Equity Release Explained

Feeling asset rich but cash poor? Worried that your pension alone won’t support your preferred standard of living? Then it is likely that you may be considering entering into an equity release scheme to support your finances.


What is Equity Release?

Equity release is an often misunderstood or altogether overlooked financial product which enables you to release the equity (cash) tied up in your home. A range of products available to those over the age of 55, equity release schemes have no fixed term and allow you to remain living in your home for the rest of your life, unless you are required to move into long term care.


When considering Equity Release

Freeing up a lump sum of cash from the equity built up in your home can help fund retirement in the lifestyle you desire. It can also be a consideration for tax planning reasons.

Yet, while receiving a lump sum of cash sounds great, opting for equity release can be a big decision that shouldn’t be taken lightly, which is why it is recommended you seek advice from a financial adviser with a qualification in equity release before going ahead with entering an equity release scheme. Browse our list of equity release advisers to find one in your area.

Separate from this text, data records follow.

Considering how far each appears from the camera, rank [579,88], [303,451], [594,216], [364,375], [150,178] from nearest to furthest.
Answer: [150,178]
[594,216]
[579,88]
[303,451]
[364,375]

How does Equity Release work?

Equity release schemes typically fall into two broad types – lifetime mortgages and home reversion schemes. While equity release schemes are only available to those over the age of 55, it is worth reviewing the details as different limits can apply to different schemes. When searching for equity release products, you may come across sale-and-rent-back schemes. Be wary of these as they are not a type of equity release.
 

Lifetime Mortgages

Lifetime mortgages, or “roll-up” mortgages as they are sometimes referred to, allow you to take out a loan secured against the value of your home. Typically, you can borrow around 20% to 50% of the value of your property, depending on the lender and your age, at a fixed interest rate of between 6% to 8%.

However, unlike traditional mortgages, you are not required to pay anything back until you die, move permanently into long term care or your house is sold. Instead, over the period of your lifetime mortgage, the interest is compounded either monthly or annually and added to your loan, or “rolled-up”, and the loan plus interest is then repaid when the house is sold.

The downside of this type of scheme is that your debt can accumulate quickly and you may find yourself with insufficient equity should you decide to move to a different property, or require equity for other purposes. This can be a potential pitfall, especially with the recent decline in house prices on the property market. Many lenders however, offer a “no negative equity guarantee”, which ensures you can never owe more than your house is worth.
 

Home Reversion Schemes

Home reversion schemes involve selling part of, or all of your property to a reversion company in return for a lump sum of cash. When you sell your share, you will not receive the full market rate, instead between 20% and 60% is the typical going rate, though this can vary depending upon your age and gender. While someone else will now own part of, or all of your home, you will be allowed to continue living in it until you die or move out.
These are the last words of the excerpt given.